Ayrıca, 1923 Lozan Antlaşması’na ek olarak konulan harita ile İngiliz ve Amerikan haritaları da Çavuşoğlu’nu yalanlıyor. Lozan Antlaşması’nda verilmeyen ve haritada altı kırmızı çizgi ile çizilmeyen 18 Türk Adası ve 1 Türk Kayalığı, 2004 yılında Yunanistan tarafından işgal edildi.
1923 Lozan Antlaşması’na taraf olan İngiltere tarafından 1939 yılında yayınlanan haritada Yunan işgali altında olan adaların, 12 ada deniz sınırının dışında ve Türkiye’ye ait olduğu açıkça gösterilmiştir. 1939 tarihli İngiliz haritası da Çavuşoğlu’nu yalanlıyor.
1947 Paris Antlaşması ile 12 adanın egemenliği İtalya’dan alınarak Yunanistan’a verildi. 1947 Paris Antlaşması’na taraf olan ABD tarafından 1957’de yayınlanan haritada da Yunan işgali altında olan adaların, 12 ada deniz sınırının dışında ve Türkiye’ye ait olduğu açıkça gösterilmiştir. 1957 tarihli ABD haritası da Çavuşoğlu’nu yalanlıyor.
Türk Tarih Kurumu ve Deniz Kuvvetleri haritası ile Karayolları haritası’nda da, Yunan işgali altında olan adaların, Türkiye’ye ait olduğu açıkça gösterilmiştir. Anılan haritalar da Çavuşoğlu’nu yalanlıyor.
1996 Kardak krizinden sonra adaların fiili ve hukuki statüsünde hiçbir değişim olmadığını iddia eden Çavuşoğlu fiili durumun yani işgalin 1996’dan önce oluştuğunu iddia ediyor.
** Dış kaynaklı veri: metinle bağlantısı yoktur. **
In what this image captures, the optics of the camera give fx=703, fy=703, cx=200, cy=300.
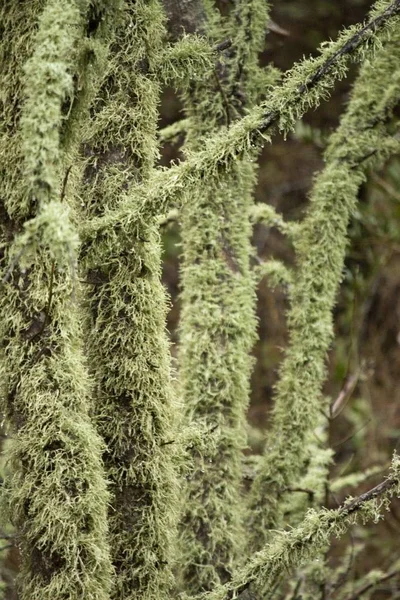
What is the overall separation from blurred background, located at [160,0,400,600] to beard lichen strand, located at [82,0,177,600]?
8.69 feet

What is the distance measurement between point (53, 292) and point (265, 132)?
0.45m

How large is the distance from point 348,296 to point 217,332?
3091mm

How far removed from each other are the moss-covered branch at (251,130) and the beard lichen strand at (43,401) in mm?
144

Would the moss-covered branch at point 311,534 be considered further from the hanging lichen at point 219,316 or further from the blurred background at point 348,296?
the blurred background at point 348,296

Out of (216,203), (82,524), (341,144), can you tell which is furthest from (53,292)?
(341,144)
Fakat, Onur Öymen’in 2004 yılında verdiği soru önergesi Çavuşoğlu’nu yalanlıyor.
CHP Milletvekili Onur Öymen, 26 Kasım 2004’te verdiği soru önergesinde, Yunanistan’ın son günlerde (Kasım 2004’te) bayrak diktiği adaların Türkiye’ye ait olup olmadığını sordu. Ancak önergeye cevap verilmedi.
Böylece, Başbakan Tayyip Erdoğan ve Dışişleri Bakanı Abdullah Gül, Türk adalarına Yunan bayrağı dikildiğini ve adaların 2004 yılında işgal edildiğini zımnen ve hukuken kabul etti.
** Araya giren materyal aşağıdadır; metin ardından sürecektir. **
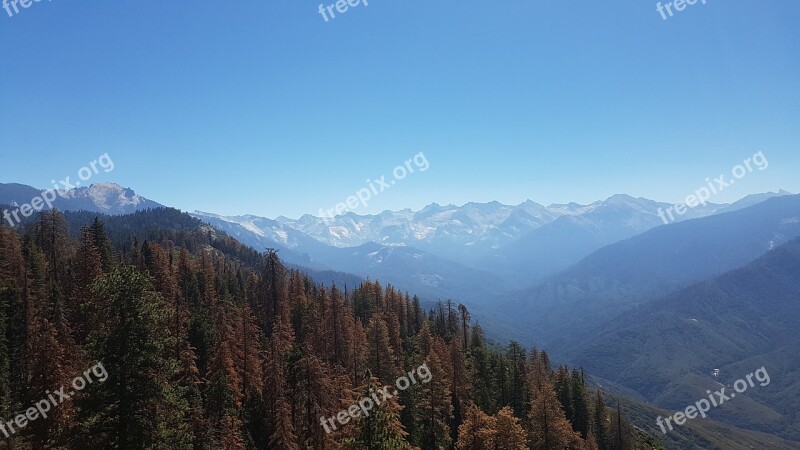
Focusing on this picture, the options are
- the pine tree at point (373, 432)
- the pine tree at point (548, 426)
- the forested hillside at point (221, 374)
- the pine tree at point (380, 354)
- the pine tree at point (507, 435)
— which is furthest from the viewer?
the pine tree at point (380, 354)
ÇAVUŞOĞLU, AKP HÜKÜMETLERİ DÖNEMİNDE HİÇBİR OLUMSUZ GELİŞME OLMADIĞINI İDDİA EDİYOR!...
AKP Hükümetleri döneminde, 06 Ocak 2009’da Yunan Cumhurbaşkanı Karolos Papulyas Aydın Eşek Adası’na geldi. Şimdiki Yunan Cumhurbaşkanı Prokopis Pavlopoulos da 07 Mart 2017’de Muğla Keçi Adası’na, 19 Temmuz 2017’de de İzmir Koyun Adası’na gelerek egemenlik ve bayrak gösterisi yaptı, Türkiye’ye meydan okudu. Yunan Cumhurbaşkanlarının resimleri ve video görüntüleri, görsel ve yazılı basında yayımlandı.
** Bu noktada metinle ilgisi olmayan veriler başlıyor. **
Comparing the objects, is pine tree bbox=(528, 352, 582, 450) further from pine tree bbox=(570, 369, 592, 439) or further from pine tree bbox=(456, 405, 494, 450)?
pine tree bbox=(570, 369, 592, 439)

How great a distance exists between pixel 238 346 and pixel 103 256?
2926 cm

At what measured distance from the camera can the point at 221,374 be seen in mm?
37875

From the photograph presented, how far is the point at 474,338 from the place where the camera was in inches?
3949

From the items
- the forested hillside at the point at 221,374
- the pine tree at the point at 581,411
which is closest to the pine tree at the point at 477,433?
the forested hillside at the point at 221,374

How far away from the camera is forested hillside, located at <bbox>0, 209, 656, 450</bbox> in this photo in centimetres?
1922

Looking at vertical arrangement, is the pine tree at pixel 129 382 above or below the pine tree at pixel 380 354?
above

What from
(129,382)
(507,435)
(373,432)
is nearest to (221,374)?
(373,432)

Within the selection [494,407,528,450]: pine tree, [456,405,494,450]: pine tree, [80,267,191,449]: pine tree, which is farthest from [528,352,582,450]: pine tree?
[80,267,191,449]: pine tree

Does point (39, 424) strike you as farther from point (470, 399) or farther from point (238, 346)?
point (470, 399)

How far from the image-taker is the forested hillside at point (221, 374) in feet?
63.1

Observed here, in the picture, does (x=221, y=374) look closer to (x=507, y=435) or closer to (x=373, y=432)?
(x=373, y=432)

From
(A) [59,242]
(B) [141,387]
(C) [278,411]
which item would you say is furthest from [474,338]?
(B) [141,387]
Binali Yıldırım, 2015’te Yunan işgali altındaki İzmir Koyun Adası’na pasaportla girdi. Aydın Hurşit ve Aydın Eşek Adası’nda 2017’de Yunan Liseleri açıldı. AKP Hükümetleri döneminde, işgal edilen adalarımızda 13 Yunan Askeri Üssü açıldı. Adalarımızda 5 binden fazla Yunan askeri elini kolunu sallayarak dolaşıyor. Yunan askerleri, Türk adalarında mangal partisi veriyor, kuzu çeviriyor.
BÜYÜKELÇİ BASAT ÖZTÜRK, ÇAVUŞOĞLU’NU YALANLIYOR !...
Yunan işgalinin ve ihanetin ortaya çıkmasından sonra 2009 yılının başında Genelkurmay Başkanlığı Karargâhında yapılan toplantıda, adaların boşaltılması için siyasi karar alınması talep edildi. Ancak Dışişleri Bakanlığı temsilcileri bu talebe sıcak bakmadılar. Çünkü Dışişleri Bakanlığı temsilcisi Basat Öztürk, “Adaların Hükümetin bilgisi dâhilinde işgal edildiğini” itiraf etti. Öztürk’ün itirafı, Genelkurmay Komuta Kontrol Daire Başkanı Tümgeneral Şirin Ünal’a iletildi. Şirin Ünal, 2011’den beri AKP Milletvekili olarak görev yapıyor.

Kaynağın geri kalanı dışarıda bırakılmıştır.